S.R: People in the media are obviously willing to point out the One-Drop Rule in very subtle and disturbing ways.
G.L: Oh, I don't know. I think the One-Drop Rule is not as important as the No-Drop Rule as far as I see. That's been the dominant rule as long as I can remember. Let's not have any African-Americans. One drop? That's already too much. It's not that it's too little.
S.R: A big point of creating the AACM is to workshop, and embedded in that language, means improvement, or an approach to improving your work. Muhal Richard Abrams talks about personal growth and people growing in the workshop environment.
But, he is extremely careful with putting any kind of value judgment on the work itself. He is very sensitive to saying a piece of art is a success or a failure. Can you break that down for me?
G.L: I'm not sure. It kind of reminds me of my dad (laugh). That's what he did. You learned not to say things were good or bad around him. That was the moment for a philosophical discussion and if you didn't want to have a philosophical discussion, you just avoided those terms.
S.R: Well, I've listened to a lot of Muhal's records and sometimes I don't get it at all. I can't relate to it. Were you ever in a position where you are creating experimental music and you are like, "No, I don't really care for this very much. It was interesting that we tried it. It was a nice experiment." But experiments are not always a success, right? At the end of the day you are searching for growth and you are searching for improvement.
When I asked Muhal about it, he said didn't look at it that way. He said, “It's like cooking an egg. You can cook an egg in a microwave. You can cook an egg on a stove or you can cook an egg on the sidewalk under the sun. They are all valid.” But if I had a follow-up, I would be like, "But you really wouldn't want to eat that egg if it was cooked on the sidewalk, would you?"
G.L: I guess I take a little different viewpoint, not speaking about eggs--but you see it all the time. My son has a book called “Good Luck, Bad Luck.” OK, bad luck, he missed the plane. Good luck, the plane crashed and he wasn't killed with it, and so on.
So the lesson, even for kids, is that time and life are sort of indeterminate, and rather than passing a momentary judgment, we could live in a state of continuous awareness. If we can do that, then we can see how much better it could be to learn from the total range of experience. Once we dismiss some aspect of the experience, once we commit the final judgment, then that aspect of experience is inaccessible to us. That's how I interpret his ideas. So if you don’t understand or appreciate some piece of music, you just try again, and in doing that you learn, about yourself at least.

• EXERCISE REQUIREMENTS:
Answer these questions about the interview:
(a) Which rule does G.L call the dominant one?
(b) What is the title of the book G.L's son has?
(c) In Muhal's comparison, what three ways of cooking an egg are named?

• Collected data:

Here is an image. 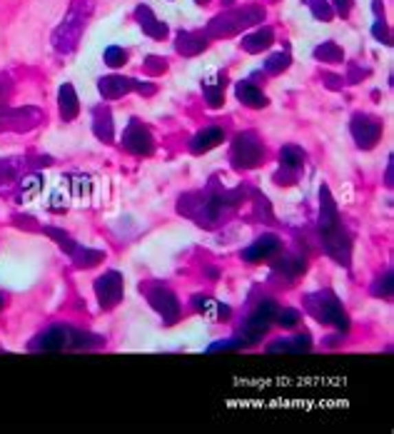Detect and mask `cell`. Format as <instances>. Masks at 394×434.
<instances>
[{
  "instance_id": "1",
  "label": "cell",
  "mask_w": 394,
  "mask_h": 434,
  "mask_svg": "<svg viewBox=\"0 0 394 434\" xmlns=\"http://www.w3.org/2000/svg\"><path fill=\"white\" fill-rule=\"evenodd\" d=\"M93 8H95L93 0H73V6L67 10V18L53 35V45L58 53H70L78 45L83 30L87 25V18L93 15Z\"/></svg>"
},
{
  "instance_id": "2",
  "label": "cell",
  "mask_w": 394,
  "mask_h": 434,
  "mask_svg": "<svg viewBox=\"0 0 394 434\" xmlns=\"http://www.w3.org/2000/svg\"><path fill=\"white\" fill-rule=\"evenodd\" d=\"M265 18V8L260 6H245V8H234L228 13L215 15L210 25L205 28V35L210 38H222V35H237L242 33L245 28L254 25Z\"/></svg>"
},
{
  "instance_id": "3",
  "label": "cell",
  "mask_w": 394,
  "mask_h": 434,
  "mask_svg": "<svg viewBox=\"0 0 394 434\" xmlns=\"http://www.w3.org/2000/svg\"><path fill=\"white\" fill-rule=\"evenodd\" d=\"M262 158H265V147H262V140L254 133H240L232 140L230 160L237 170H250V167L260 165Z\"/></svg>"
},
{
  "instance_id": "4",
  "label": "cell",
  "mask_w": 394,
  "mask_h": 434,
  "mask_svg": "<svg viewBox=\"0 0 394 434\" xmlns=\"http://www.w3.org/2000/svg\"><path fill=\"white\" fill-rule=\"evenodd\" d=\"M309 310H312V314L322 322V325H337L340 329L349 327L347 312L342 310L340 300H337L332 292H327V290L320 294H314V297H309Z\"/></svg>"
},
{
  "instance_id": "5",
  "label": "cell",
  "mask_w": 394,
  "mask_h": 434,
  "mask_svg": "<svg viewBox=\"0 0 394 434\" xmlns=\"http://www.w3.org/2000/svg\"><path fill=\"white\" fill-rule=\"evenodd\" d=\"M98 90L105 100H115V98H120V95L127 93H142V95H153L157 87L155 85H145V83L135 80V78H120V75H107V78H100L98 83Z\"/></svg>"
},
{
  "instance_id": "6",
  "label": "cell",
  "mask_w": 394,
  "mask_h": 434,
  "mask_svg": "<svg viewBox=\"0 0 394 434\" xmlns=\"http://www.w3.org/2000/svg\"><path fill=\"white\" fill-rule=\"evenodd\" d=\"M277 305L274 302H262L260 307L254 310V314L250 317L248 322H245V327H242V337H245V342H257L262 337V334L267 332L270 325H272V320L277 317Z\"/></svg>"
},
{
  "instance_id": "7",
  "label": "cell",
  "mask_w": 394,
  "mask_h": 434,
  "mask_svg": "<svg viewBox=\"0 0 394 434\" xmlns=\"http://www.w3.org/2000/svg\"><path fill=\"white\" fill-rule=\"evenodd\" d=\"M83 334L73 332L70 327H50L45 334H41L33 347L35 349H63V347H83Z\"/></svg>"
},
{
  "instance_id": "8",
  "label": "cell",
  "mask_w": 394,
  "mask_h": 434,
  "mask_svg": "<svg viewBox=\"0 0 394 434\" xmlns=\"http://www.w3.org/2000/svg\"><path fill=\"white\" fill-rule=\"evenodd\" d=\"M349 130H352V138L357 140V145L369 150V147H374L377 140H380L382 122L377 120V118H369V115H354Z\"/></svg>"
},
{
  "instance_id": "9",
  "label": "cell",
  "mask_w": 394,
  "mask_h": 434,
  "mask_svg": "<svg viewBox=\"0 0 394 434\" xmlns=\"http://www.w3.org/2000/svg\"><path fill=\"white\" fill-rule=\"evenodd\" d=\"M122 145L133 155H150L155 150L153 135H150V130L140 120H133L127 125V130L122 133Z\"/></svg>"
},
{
  "instance_id": "10",
  "label": "cell",
  "mask_w": 394,
  "mask_h": 434,
  "mask_svg": "<svg viewBox=\"0 0 394 434\" xmlns=\"http://www.w3.org/2000/svg\"><path fill=\"white\" fill-rule=\"evenodd\" d=\"M122 277L118 272H105L102 277L95 280V292H98V300H100V307L110 310L115 307L118 302L122 300Z\"/></svg>"
},
{
  "instance_id": "11",
  "label": "cell",
  "mask_w": 394,
  "mask_h": 434,
  "mask_svg": "<svg viewBox=\"0 0 394 434\" xmlns=\"http://www.w3.org/2000/svg\"><path fill=\"white\" fill-rule=\"evenodd\" d=\"M322 248H325V252H327L329 257H334L337 262H344V265H347L349 240H347V232L342 230L340 222L329 230H322Z\"/></svg>"
},
{
  "instance_id": "12",
  "label": "cell",
  "mask_w": 394,
  "mask_h": 434,
  "mask_svg": "<svg viewBox=\"0 0 394 434\" xmlns=\"http://www.w3.org/2000/svg\"><path fill=\"white\" fill-rule=\"evenodd\" d=\"M147 297H150V305H153L157 312L162 314V320L167 325H173L177 320V314H180V302L175 300V294L165 287H153L147 290Z\"/></svg>"
},
{
  "instance_id": "13",
  "label": "cell",
  "mask_w": 394,
  "mask_h": 434,
  "mask_svg": "<svg viewBox=\"0 0 394 434\" xmlns=\"http://www.w3.org/2000/svg\"><path fill=\"white\" fill-rule=\"evenodd\" d=\"M277 252H280V237L265 235V237H260V240H254L252 245L242 252V257H245L248 262H260V260H267V257H272V254H277Z\"/></svg>"
},
{
  "instance_id": "14",
  "label": "cell",
  "mask_w": 394,
  "mask_h": 434,
  "mask_svg": "<svg viewBox=\"0 0 394 434\" xmlns=\"http://www.w3.org/2000/svg\"><path fill=\"white\" fill-rule=\"evenodd\" d=\"M135 18H138V25L142 28V33L155 38V41H162L167 35V25L162 21H157V15L150 10L147 6H140L135 10Z\"/></svg>"
},
{
  "instance_id": "15",
  "label": "cell",
  "mask_w": 394,
  "mask_h": 434,
  "mask_svg": "<svg viewBox=\"0 0 394 434\" xmlns=\"http://www.w3.org/2000/svg\"><path fill=\"white\" fill-rule=\"evenodd\" d=\"M222 140H225V130L217 125H210V127H205V130H200V133L190 140V150H193L195 155L208 153V150H212L215 145H220Z\"/></svg>"
},
{
  "instance_id": "16",
  "label": "cell",
  "mask_w": 394,
  "mask_h": 434,
  "mask_svg": "<svg viewBox=\"0 0 394 434\" xmlns=\"http://www.w3.org/2000/svg\"><path fill=\"white\" fill-rule=\"evenodd\" d=\"M234 93H237V100L242 102V105H248V107H265L267 105V95L262 93L260 87L254 85L252 80H242L237 83V87H234Z\"/></svg>"
},
{
  "instance_id": "17",
  "label": "cell",
  "mask_w": 394,
  "mask_h": 434,
  "mask_svg": "<svg viewBox=\"0 0 394 434\" xmlns=\"http://www.w3.org/2000/svg\"><path fill=\"white\" fill-rule=\"evenodd\" d=\"M225 85H228L225 73H217L215 78L202 80V93H205V100L210 107H220L225 102Z\"/></svg>"
},
{
  "instance_id": "18",
  "label": "cell",
  "mask_w": 394,
  "mask_h": 434,
  "mask_svg": "<svg viewBox=\"0 0 394 434\" xmlns=\"http://www.w3.org/2000/svg\"><path fill=\"white\" fill-rule=\"evenodd\" d=\"M208 47L205 35L200 33H177V41H175V50L185 58H195L197 53H202Z\"/></svg>"
},
{
  "instance_id": "19",
  "label": "cell",
  "mask_w": 394,
  "mask_h": 434,
  "mask_svg": "<svg viewBox=\"0 0 394 434\" xmlns=\"http://www.w3.org/2000/svg\"><path fill=\"white\" fill-rule=\"evenodd\" d=\"M58 105H61V118L63 120H75L78 113H80V102H78V95H75V87L70 83L61 87V93H58Z\"/></svg>"
},
{
  "instance_id": "20",
  "label": "cell",
  "mask_w": 394,
  "mask_h": 434,
  "mask_svg": "<svg viewBox=\"0 0 394 434\" xmlns=\"http://www.w3.org/2000/svg\"><path fill=\"white\" fill-rule=\"evenodd\" d=\"M272 41H274L272 28H260V30H254V33L242 38V47H245L248 53H262L265 47L272 45Z\"/></svg>"
},
{
  "instance_id": "21",
  "label": "cell",
  "mask_w": 394,
  "mask_h": 434,
  "mask_svg": "<svg viewBox=\"0 0 394 434\" xmlns=\"http://www.w3.org/2000/svg\"><path fill=\"white\" fill-rule=\"evenodd\" d=\"M280 162L287 170H292V173H297L302 165H305V150L297 145H285L282 147V153H280Z\"/></svg>"
},
{
  "instance_id": "22",
  "label": "cell",
  "mask_w": 394,
  "mask_h": 434,
  "mask_svg": "<svg viewBox=\"0 0 394 434\" xmlns=\"http://www.w3.org/2000/svg\"><path fill=\"white\" fill-rule=\"evenodd\" d=\"M314 58L322 63H342L344 61V53H342V47L337 43H322L320 47H314Z\"/></svg>"
},
{
  "instance_id": "23",
  "label": "cell",
  "mask_w": 394,
  "mask_h": 434,
  "mask_svg": "<svg viewBox=\"0 0 394 434\" xmlns=\"http://www.w3.org/2000/svg\"><path fill=\"white\" fill-rule=\"evenodd\" d=\"M95 135L105 142H113V120H110V113L107 110H98L95 113V125H93Z\"/></svg>"
},
{
  "instance_id": "24",
  "label": "cell",
  "mask_w": 394,
  "mask_h": 434,
  "mask_svg": "<svg viewBox=\"0 0 394 434\" xmlns=\"http://www.w3.org/2000/svg\"><path fill=\"white\" fill-rule=\"evenodd\" d=\"M270 352H302V349H309L307 337H292V340H282L270 345Z\"/></svg>"
},
{
  "instance_id": "25",
  "label": "cell",
  "mask_w": 394,
  "mask_h": 434,
  "mask_svg": "<svg viewBox=\"0 0 394 434\" xmlns=\"http://www.w3.org/2000/svg\"><path fill=\"white\" fill-rule=\"evenodd\" d=\"M289 67V53H274L270 55L267 61H265V73L267 75H280L282 70H287Z\"/></svg>"
},
{
  "instance_id": "26",
  "label": "cell",
  "mask_w": 394,
  "mask_h": 434,
  "mask_svg": "<svg viewBox=\"0 0 394 434\" xmlns=\"http://www.w3.org/2000/svg\"><path fill=\"white\" fill-rule=\"evenodd\" d=\"M305 3H307V8L312 10V15L317 18V21H322V23L332 21L334 10H332V6H329V0H305Z\"/></svg>"
},
{
  "instance_id": "27",
  "label": "cell",
  "mask_w": 394,
  "mask_h": 434,
  "mask_svg": "<svg viewBox=\"0 0 394 434\" xmlns=\"http://www.w3.org/2000/svg\"><path fill=\"white\" fill-rule=\"evenodd\" d=\"M105 63L110 67H120V65H125L127 63V53L122 50V47H118V45H110L105 50Z\"/></svg>"
},
{
  "instance_id": "28",
  "label": "cell",
  "mask_w": 394,
  "mask_h": 434,
  "mask_svg": "<svg viewBox=\"0 0 394 434\" xmlns=\"http://www.w3.org/2000/svg\"><path fill=\"white\" fill-rule=\"evenodd\" d=\"M277 270H285L287 277H294V274H300L302 270H305V260H300V257H289V260H282L280 265H277Z\"/></svg>"
},
{
  "instance_id": "29",
  "label": "cell",
  "mask_w": 394,
  "mask_h": 434,
  "mask_svg": "<svg viewBox=\"0 0 394 434\" xmlns=\"http://www.w3.org/2000/svg\"><path fill=\"white\" fill-rule=\"evenodd\" d=\"M274 320L280 322L282 327H294L297 320H300V312L297 310H277V317Z\"/></svg>"
},
{
  "instance_id": "30",
  "label": "cell",
  "mask_w": 394,
  "mask_h": 434,
  "mask_svg": "<svg viewBox=\"0 0 394 434\" xmlns=\"http://www.w3.org/2000/svg\"><path fill=\"white\" fill-rule=\"evenodd\" d=\"M329 6H332L334 13H340L342 18H347L349 10H352V6H354V0H329Z\"/></svg>"
},
{
  "instance_id": "31",
  "label": "cell",
  "mask_w": 394,
  "mask_h": 434,
  "mask_svg": "<svg viewBox=\"0 0 394 434\" xmlns=\"http://www.w3.org/2000/svg\"><path fill=\"white\" fill-rule=\"evenodd\" d=\"M23 185H25V193L28 195H33V193H38V190H41L43 182H41V177H28Z\"/></svg>"
},
{
  "instance_id": "32",
  "label": "cell",
  "mask_w": 394,
  "mask_h": 434,
  "mask_svg": "<svg viewBox=\"0 0 394 434\" xmlns=\"http://www.w3.org/2000/svg\"><path fill=\"white\" fill-rule=\"evenodd\" d=\"M3 305H6V300H3V294H0V310H3Z\"/></svg>"
},
{
  "instance_id": "33",
  "label": "cell",
  "mask_w": 394,
  "mask_h": 434,
  "mask_svg": "<svg viewBox=\"0 0 394 434\" xmlns=\"http://www.w3.org/2000/svg\"><path fill=\"white\" fill-rule=\"evenodd\" d=\"M195 3H200V6H202V3H208V0H195Z\"/></svg>"
},
{
  "instance_id": "34",
  "label": "cell",
  "mask_w": 394,
  "mask_h": 434,
  "mask_svg": "<svg viewBox=\"0 0 394 434\" xmlns=\"http://www.w3.org/2000/svg\"><path fill=\"white\" fill-rule=\"evenodd\" d=\"M225 3H228V6H232V3H234V0H225Z\"/></svg>"
}]
</instances>
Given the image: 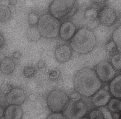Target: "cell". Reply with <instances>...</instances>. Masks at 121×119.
<instances>
[{
  "instance_id": "obj_1",
  "label": "cell",
  "mask_w": 121,
  "mask_h": 119,
  "mask_svg": "<svg viewBox=\"0 0 121 119\" xmlns=\"http://www.w3.org/2000/svg\"><path fill=\"white\" fill-rule=\"evenodd\" d=\"M73 83L76 91L86 97L93 96L101 86V82L96 71L89 67L78 70L74 77Z\"/></svg>"
},
{
  "instance_id": "obj_2",
  "label": "cell",
  "mask_w": 121,
  "mask_h": 119,
  "mask_svg": "<svg viewBox=\"0 0 121 119\" xmlns=\"http://www.w3.org/2000/svg\"><path fill=\"white\" fill-rule=\"evenodd\" d=\"M97 40L94 34L87 28H80L70 40V47L79 54H86L91 52L96 47Z\"/></svg>"
},
{
  "instance_id": "obj_3",
  "label": "cell",
  "mask_w": 121,
  "mask_h": 119,
  "mask_svg": "<svg viewBox=\"0 0 121 119\" xmlns=\"http://www.w3.org/2000/svg\"><path fill=\"white\" fill-rule=\"evenodd\" d=\"M78 6L77 0H54L50 5L49 11L50 14L60 21L72 16Z\"/></svg>"
},
{
  "instance_id": "obj_4",
  "label": "cell",
  "mask_w": 121,
  "mask_h": 119,
  "mask_svg": "<svg viewBox=\"0 0 121 119\" xmlns=\"http://www.w3.org/2000/svg\"><path fill=\"white\" fill-rule=\"evenodd\" d=\"M60 26L59 20L50 14H47L42 16L38 20V30L44 38H55L59 34Z\"/></svg>"
},
{
  "instance_id": "obj_5",
  "label": "cell",
  "mask_w": 121,
  "mask_h": 119,
  "mask_svg": "<svg viewBox=\"0 0 121 119\" xmlns=\"http://www.w3.org/2000/svg\"><path fill=\"white\" fill-rule=\"evenodd\" d=\"M69 99L67 94L64 91L55 89L51 91L48 95V106L53 113H60L66 108Z\"/></svg>"
},
{
  "instance_id": "obj_6",
  "label": "cell",
  "mask_w": 121,
  "mask_h": 119,
  "mask_svg": "<svg viewBox=\"0 0 121 119\" xmlns=\"http://www.w3.org/2000/svg\"><path fill=\"white\" fill-rule=\"evenodd\" d=\"M87 111V105L84 101L72 99L69 100L63 114L67 119H81L85 116Z\"/></svg>"
},
{
  "instance_id": "obj_7",
  "label": "cell",
  "mask_w": 121,
  "mask_h": 119,
  "mask_svg": "<svg viewBox=\"0 0 121 119\" xmlns=\"http://www.w3.org/2000/svg\"><path fill=\"white\" fill-rule=\"evenodd\" d=\"M96 72L101 81L108 82L112 79L116 72L111 64L106 61H103L96 66Z\"/></svg>"
},
{
  "instance_id": "obj_8",
  "label": "cell",
  "mask_w": 121,
  "mask_h": 119,
  "mask_svg": "<svg viewBox=\"0 0 121 119\" xmlns=\"http://www.w3.org/2000/svg\"><path fill=\"white\" fill-rule=\"evenodd\" d=\"M117 13L109 6H104L98 13L99 21L102 25L110 26L113 25L117 19Z\"/></svg>"
},
{
  "instance_id": "obj_9",
  "label": "cell",
  "mask_w": 121,
  "mask_h": 119,
  "mask_svg": "<svg viewBox=\"0 0 121 119\" xmlns=\"http://www.w3.org/2000/svg\"><path fill=\"white\" fill-rule=\"evenodd\" d=\"M26 98L24 90L20 87H15L7 94L6 99L9 105L20 106L24 103Z\"/></svg>"
},
{
  "instance_id": "obj_10",
  "label": "cell",
  "mask_w": 121,
  "mask_h": 119,
  "mask_svg": "<svg viewBox=\"0 0 121 119\" xmlns=\"http://www.w3.org/2000/svg\"><path fill=\"white\" fill-rule=\"evenodd\" d=\"M116 28L115 25L107 26L101 24L97 28V33L94 34L97 41L102 44L107 43L112 37Z\"/></svg>"
},
{
  "instance_id": "obj_11",
  "label": "cell",
  "mask_w": 121,
  "mask_h": 119,
  "mask_svg": "<svg viewBox=\"0 0 121 119\" xmlns=\"http://www.w3.org/2000/svg\"><path fill=\"white\" fill-rule=\"evenodd\" d=\"M71 48L67 44L58 46L55 51V56L56 60L60 63H65L68 61L72 56Z\"/></svg>"
},
{
  "instance_id": "obj_12",
  "label": "cell",
  "mask_w": 121,
  "mask_h": 119,
  "mask_svg": "<svg viewBox=\"0 0 121 119\" xmlns=\"http://www.w3.org/2000/svg\"><path fill=\"white\" fill-rule=\"evenodd\" d=\"M76 32V27L72 22L65 21L60 26L59 35L60 38L64 41L71 40Z\"/></svg>"
},
{
  "instance_id": "obj_13",
  "label": "cell",
  "mask_w": 121,
  "mask_h": 119,
  "mask_svg": "<svg viewBox=\"0 0 121 119\" xmlns=\"http://www.w3.org/2000/svg\"><path fill=\"white\" fill-rule=\"evenodd\" d=\"M111 96L109 93L104 89H99L92 97V102L97 107H102L109 101Z\"/></svg>"
},
{
  "instance_id": "obj_14",
  "label": "cell",
  "mask_w": 121,
  "mask_h": 119,
  "mask_svg": "<svg viewBox=\"0 0 121 119\" xmlns=\"http://www.w3.org/2000/svg\"><path fill=\"white\" fill-rule=\"evenodd\" d=\"M23 111L20 106L9 105L5 110L4 119H22Z\"/></svg>"
},
{
  "instance_id": "obj_15",
  "label": "cell",
  "mask_w": 121,
  "mask_h": 119,
  "mask_svg": "<svg viewBox=\"0 0 121 119\" xmlns=\"http://www.w3.org/2000/svg\"><path fill=\"white\" fill-rule=\"evenodd\" d=\"M15 64L13 60L5 58L0 62V70L5 74H10L15 70Z\"/></svg>"
},
{
  "instance_id": "obj_16",
  "label": "cell",
  "mask_w": 121,
  "mask_h": 119,
  "mask_svg": "<svg viewBox=\"0 0 121 119\" xmlns=\"http://www.w3.org/2000/svg\"><path fill=\"white\" fill-rule=\"evenodd\" d=\"M111 93L117 98H121V75L116 77L110 85Z\"/></svg>"
},
{
  "instance_id": "obj_17",
  "label": "cell",
  "mask_w": 121,
  "mask_h": 119,
  "mask_svg": "<svg viewBox=\"0 0 121 119\" xmlns=\"http://www.w3.org/2000/svg\"><path fill=\"white\" fill-rule=\"evenodd\" d=\"M11 15L10 8L5 5H0V22H5L9 19Z\"/></svg>"
},
{
  "instance_id": "obj_18",
  "label": "cell",
  "mask_w": 121,
  "mask_h": 119,
  "mask_svg": "<svg viewBox=\"0 0 121 119\" xmlns=\"http://www.w3.org/2000/svg\"><path fill=\"white\" fill-rule=\"evenodd\" d=\"M112 38L113 41L116 45L117 50L121 53V25L115 30Z\"/></svg>"
},
{
  "instance_id": "obj_19",
  "label": "cell",
  "mask_w": 121,
  "mask_h": 119,
  "mask_svg": "<svg viewBox=\"0 0 121 119\" xmlns=\"http://www.w3.org/2000/svg\"><path fill=\"white\" fill-rule=\"evenodd\" d=\"M108 108L112 112H119L121 111V102L116 99H112L109 103Z\"/></svg>"
},
{
  "instance_id": "obj_20",
  "label": "cell",
  "mask_w": 121,
  "mask_h": 119,
  "mask_svg": "<svg viewBox=\"0 0 121 119\" xmlns=\"http://www.w3.org/2000/svg\"><path fill=\"white\" fill-rule=\"evenodd\" d=\"M106 4L107 6L112 8L117 13L121 12V0H107Z\"/></svg>"
},
{
  "instance_id": "obj_21",
  "label": "cell",
  "mask_w": 121,
  "mask_h": 119,
  "mask_svg": "<svg viewBox=\"0 0 121 119\" xmlns=\"http://www.w3.org/2000/svg\"><path fill=\"white\" fill-rule=\"evenodd\" d=\"M111 62L115 68L118 69H121V54H117L113 56Z\"/></svg>"
},
{
  "instance_id": "obj_22",
  "label": "cell",
  "mask_w": 121,
  "mask_h": 119,
  "mask_svg": "<svg viewBox=\"0 0 121 119\" xmlns=\"http://www.w3.org/2000/svg\"><path fill=\"white\" fill-rule=\"evenodd\" d=\"M89 119H104L102 112L99 110H94L91 111L89 114Z\"/></svg>"
},
{
  "instance_id": "obj_23",
  "label": "cell",
  "mask_w": 121,
  "mask_h": 119,
  "mask_svg": "<svg viewBox=\"0 0 121 119\" xmlns=\"http://www.w3.org/2000/svg\"><path fill=\"white\" fill-rule=\"evenodd\" d=\"M87 17L90 20H95L98 18V13L97 11L94 8L89 9L86 13Z\"/></svg>"
},
{
  "instance_id": "obj_24",
  "label": "cell",
  "mask_w": 121,
  "mask_h": 119,
  "mask_svg": "<svg viewBox=\"0 0 121 119\" xmlns=\"http://www.w3.org/2000/svg\"><path fill=\"white\" fill-rule=\"evenodd\" d=\"M106 50L108 53L112 52L117 49L116 45L113 41H109L105 46Z\"/></svg>"
},
{
  "instance_id": "obj_25",
  "label": "cell",
  "mask_w": 121,
  "mask_h": 119,
  "mask_svg": "<svg viewBox=\"0 0 121 119\" xmlns=\"http://www.w3.org/2000/svg\"><path fill=\"white\" fill-rule=\"evenodd\" d=\"M99 110L102 113L104 119H114L109 112L106 108L102 107H100Z\"/></svg>"
},
{
  "instance_id": "obj_26",
  "label": "cell",
  "mask_w": 121,
  "mask_h": 119,
  "mask_svg": "<svg viewBox=\"0 0 121 119\" xmlns=\"http://www.w3.org/2000/svg\"><path fill=\"white\" fill-rule=\"evenodd\" d=\"M45 119H67L63 114L53 113L48 116Z\"/></svg>"
},
{
  "instance_id": "obj_27",
  "label": "cell",
  "mask_w": 121,
  "mask_h": 119,
  "mask_svg": "<svg viewBox=\"0 0 121 119\" xmlns=\"http://www.w3.org/2000/svg\"><path fill=\"white\" fill-rule=\"evenodd\" d=\"M34 73H35V70L31 67H26L23 70V74L26 77H31L33 76Z\"/></svg>"
},
{
  "instance_id": "obj_28",
  "label": "cell",
  "mask_w": 121,
  "mask_h": 119,
  "mask_svg": "<svg viewBox=\"0 0 121 119\" xmlns=\"http://www.w3.org/2000/svg\"><path fill=\"white\" fill-rule=\"evenodd\" d=\"M29 21L31 24H34L38 23V20L37 18V16L34 13H30L28 16Z\"/></svg>"
},
{
  "instance_id": "obj_29",
  "label": "cell",
  "mask_w": 121,
  "mask_h": 119,
  "mask_svg": "<svg viewBox=\"0 0 121 119\" xmlns=\"http://www.w3.org/2000/svg\"><path fill=\"white\" fill-rule=\"evenodd\" d=\"M13 58H20L21 56V54L19 52H15L13 55Z\"/></svg>"
},
{
  "instance_id": "obj_30",
  "label": "cell",
  "mask_w": 121,
  "mask_h": 119,
  "mask_svg": "<svg viewBox=\"0 0 121 119\" xmlns=\"http://www.w3.org/2000/svg\"><path fill=\"white\" fill-rule=\"evenodd\" d=\"M4 113L5 110L2 106H0V118H1L4 116Z\"/></svg>"
},
{
  "instance_id": "obj_31",
  "label": "cell",
  "mask_w": 121,
  "mask_h": 119,
  "mask_svg": "<svg viewBox=\"0 0 121 119\" xmlns=\"http://www.w3.org/2000/svg\"><path fill=\"white\" fill-rule=\"evenodd\" d=\"M4 42V39L2 35L0 34V48L3 45Z\"/></svg>"
},
{
  "instance_id": "obj_32",
  "label": "cell",
  "mask_w": 121,
  "mask_h": 119,
  "mask_svg": "<svg viewBox=\"0 0 121 119\" xmlns=\"http://www.w3.org/2000/svg\"><path fill=\"white\" fill-rule=\"evenodd\" d=\"M9 2L11 4H12V5H15L17 3V0H10L9 1Z\"/></svg>"
},
{
  "instance_id": "obj_33",
  "label": "cell",
  "mask_w": 121,
  "mask_h": 119,
  "mask_svg": "<svg viewBox=\"0 0 121 119\" xmlns=\"http://www.w3.org/2000/svg\"><path fill=\"white\" fill-rule=\"evenodd\" d=\"M81 119H89V118H88V117H85V116H84V117H82Z\"/></svg>"
}]
</instances>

• ANSWER TO THIS EXERCISE:
(a) The No-Drop Rule.
(b) "Good Luck, Bad Luck."
(c) In a microwave, on a stove, and on the sidewalk under the sun.